The recent exchange of aggressive rhetoric between North Korea and the U.S. over Pyongyang’s nuclear ambitions and missile program has been one of the most vitriolic to date, posing a serious threat to security in the region and beyond. North Korea continues to violate UN resolutions as it accelerates its nuclear program and carries out ballistic missile tests at a quickened pace. Beijing, its most important ally and trading partner, is frustrated by its neighbour’s policy but prefers continuity of the status quo to the instability that would follow radical change. Crisis Group works to decrease the risk of nuclear and conventional war on the peninsula while directing our regional and global advocacy at identifying opportunities for cooperation between stakeholders on all sides.

CrisisWatch Korean Peninsula

Unchanged Situation

South Korea, U.S. and UN imposed fresh sanctions on North Korea following its 29 Nov intercontinental ballistic missile (ICBM) test.

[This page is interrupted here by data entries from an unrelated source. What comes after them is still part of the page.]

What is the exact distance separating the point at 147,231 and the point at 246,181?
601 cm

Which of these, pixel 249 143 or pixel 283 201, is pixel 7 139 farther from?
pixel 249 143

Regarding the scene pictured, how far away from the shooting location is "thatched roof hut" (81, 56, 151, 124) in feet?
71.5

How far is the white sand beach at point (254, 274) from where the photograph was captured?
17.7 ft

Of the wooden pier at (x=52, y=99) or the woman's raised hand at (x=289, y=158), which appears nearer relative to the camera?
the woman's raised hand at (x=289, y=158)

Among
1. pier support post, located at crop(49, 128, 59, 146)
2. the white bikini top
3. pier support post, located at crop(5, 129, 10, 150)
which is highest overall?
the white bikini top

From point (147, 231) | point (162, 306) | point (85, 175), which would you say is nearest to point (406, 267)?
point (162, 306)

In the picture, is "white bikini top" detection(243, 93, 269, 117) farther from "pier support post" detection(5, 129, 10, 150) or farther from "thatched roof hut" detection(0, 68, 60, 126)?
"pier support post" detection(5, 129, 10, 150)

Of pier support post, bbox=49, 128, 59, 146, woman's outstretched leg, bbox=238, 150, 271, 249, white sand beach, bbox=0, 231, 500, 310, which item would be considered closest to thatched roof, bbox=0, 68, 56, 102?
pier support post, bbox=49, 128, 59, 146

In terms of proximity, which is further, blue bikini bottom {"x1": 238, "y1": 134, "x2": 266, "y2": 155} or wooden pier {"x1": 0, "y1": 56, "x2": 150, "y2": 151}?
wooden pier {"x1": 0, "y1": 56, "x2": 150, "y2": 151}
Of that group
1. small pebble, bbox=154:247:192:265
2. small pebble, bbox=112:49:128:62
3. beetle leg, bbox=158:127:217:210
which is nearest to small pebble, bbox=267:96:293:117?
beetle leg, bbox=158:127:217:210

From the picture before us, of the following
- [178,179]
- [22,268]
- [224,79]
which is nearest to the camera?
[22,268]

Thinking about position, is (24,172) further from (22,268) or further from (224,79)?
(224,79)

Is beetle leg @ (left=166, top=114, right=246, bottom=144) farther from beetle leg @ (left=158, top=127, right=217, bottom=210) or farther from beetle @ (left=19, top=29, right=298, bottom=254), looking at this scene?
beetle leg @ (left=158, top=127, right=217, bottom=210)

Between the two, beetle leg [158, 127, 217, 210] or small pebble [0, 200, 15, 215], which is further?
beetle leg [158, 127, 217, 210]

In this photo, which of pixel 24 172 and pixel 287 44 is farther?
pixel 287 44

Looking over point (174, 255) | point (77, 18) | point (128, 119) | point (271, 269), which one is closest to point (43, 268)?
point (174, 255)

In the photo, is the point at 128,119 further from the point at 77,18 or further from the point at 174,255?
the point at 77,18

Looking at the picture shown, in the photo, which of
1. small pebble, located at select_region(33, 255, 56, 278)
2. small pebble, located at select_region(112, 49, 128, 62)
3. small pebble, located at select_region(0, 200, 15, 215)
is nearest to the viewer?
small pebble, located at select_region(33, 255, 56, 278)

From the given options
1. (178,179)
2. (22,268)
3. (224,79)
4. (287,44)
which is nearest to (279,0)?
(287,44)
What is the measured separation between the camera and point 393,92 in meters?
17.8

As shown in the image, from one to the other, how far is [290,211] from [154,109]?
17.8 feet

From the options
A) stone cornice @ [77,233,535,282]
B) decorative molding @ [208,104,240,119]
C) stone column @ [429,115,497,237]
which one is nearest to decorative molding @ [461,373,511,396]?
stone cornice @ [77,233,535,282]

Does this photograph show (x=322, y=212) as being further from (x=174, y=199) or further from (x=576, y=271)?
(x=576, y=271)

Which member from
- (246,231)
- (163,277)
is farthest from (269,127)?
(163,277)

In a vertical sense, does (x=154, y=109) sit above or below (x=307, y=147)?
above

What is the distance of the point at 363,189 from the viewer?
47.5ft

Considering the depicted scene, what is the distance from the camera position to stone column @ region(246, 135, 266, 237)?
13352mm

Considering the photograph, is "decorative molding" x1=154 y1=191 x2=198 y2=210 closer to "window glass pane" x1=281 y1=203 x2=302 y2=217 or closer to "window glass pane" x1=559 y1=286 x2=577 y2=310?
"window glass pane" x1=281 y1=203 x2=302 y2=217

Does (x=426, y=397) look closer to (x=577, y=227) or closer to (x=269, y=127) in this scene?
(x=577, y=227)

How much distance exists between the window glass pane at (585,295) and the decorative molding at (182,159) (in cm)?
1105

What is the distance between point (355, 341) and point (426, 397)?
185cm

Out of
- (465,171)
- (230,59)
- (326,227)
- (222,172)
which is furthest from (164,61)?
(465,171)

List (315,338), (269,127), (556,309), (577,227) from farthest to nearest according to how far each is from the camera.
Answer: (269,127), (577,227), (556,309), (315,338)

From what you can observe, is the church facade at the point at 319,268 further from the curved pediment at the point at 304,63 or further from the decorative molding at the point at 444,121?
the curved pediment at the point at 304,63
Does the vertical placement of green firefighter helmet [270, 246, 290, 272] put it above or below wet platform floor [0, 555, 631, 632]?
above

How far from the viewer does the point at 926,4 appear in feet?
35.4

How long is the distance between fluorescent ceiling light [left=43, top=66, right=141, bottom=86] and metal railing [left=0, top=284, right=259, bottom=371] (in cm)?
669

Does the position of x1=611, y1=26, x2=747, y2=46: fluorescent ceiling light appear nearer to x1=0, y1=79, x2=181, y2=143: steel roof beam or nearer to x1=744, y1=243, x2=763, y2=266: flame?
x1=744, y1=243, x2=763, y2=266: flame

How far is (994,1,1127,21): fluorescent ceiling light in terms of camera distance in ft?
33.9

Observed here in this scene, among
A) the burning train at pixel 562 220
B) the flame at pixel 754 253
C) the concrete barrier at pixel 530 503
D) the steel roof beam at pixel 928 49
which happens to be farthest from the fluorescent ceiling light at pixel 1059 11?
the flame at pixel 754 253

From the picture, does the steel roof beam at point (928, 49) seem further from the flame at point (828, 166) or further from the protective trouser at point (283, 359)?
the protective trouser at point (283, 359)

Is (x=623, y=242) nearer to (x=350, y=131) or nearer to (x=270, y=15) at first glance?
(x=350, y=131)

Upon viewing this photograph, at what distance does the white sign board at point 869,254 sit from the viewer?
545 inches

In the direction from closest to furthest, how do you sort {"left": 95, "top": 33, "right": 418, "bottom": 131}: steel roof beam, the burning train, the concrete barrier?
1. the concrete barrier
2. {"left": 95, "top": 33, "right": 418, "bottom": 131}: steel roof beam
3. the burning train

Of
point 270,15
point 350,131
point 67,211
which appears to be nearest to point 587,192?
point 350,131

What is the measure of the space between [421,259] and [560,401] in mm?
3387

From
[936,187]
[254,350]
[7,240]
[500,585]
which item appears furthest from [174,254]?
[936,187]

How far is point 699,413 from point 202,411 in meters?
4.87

South Korea 10 Dec introduced sanctions against twenty North Korean individuals and companies, largely symbolic due to absence since 2010 of trade relations with Pyongyang. UN Security Council 22 Dec passed resolution requiring countries to expel North Korean workers and restricting North Korea’s access to refined petroleum products, crude oil and industrial machinery. U.S. 26 Dec sanctioned two officials it said were “key leaders” of North Korea’s missile program. China and Russia denied reports they had been transferring oil at sea to North Korea in recent months in violation of sanctions. South Korea and U.S. 2-8 Dec held largest-ever version of their Vigilant Ace combined air force drill. Japan 8 Dec announced plans to buy air-to-surface cruise missiles capable of striking North Korea, and Japan’s cabinet 19 Dec approved plans to purchase two U.S.-built anti-missile systems. U.S. Sec Defense Jim Mattis 15 Dec said North Korea’s ICBMs do not yet pose “capable threat” to continental U.S.. During state visit to China by South Korean President Moon 13-16 Dec, China and South Korea agreed to establish hotline and issued four-point list of principles for dealing with North Korea crisis, emphasising unacceptability of war, commitment to denuclearisation of peninsula, peaceful resolution of North Korea issue, and improved inter-Korean relations; agreed to disagree about presence of Terminal High Altitude Area Defense (THAAD) U.S. missile defence system in South Korea. Chinese Premier Li said he anticipates “springtime” for bilateral ties with S Korea.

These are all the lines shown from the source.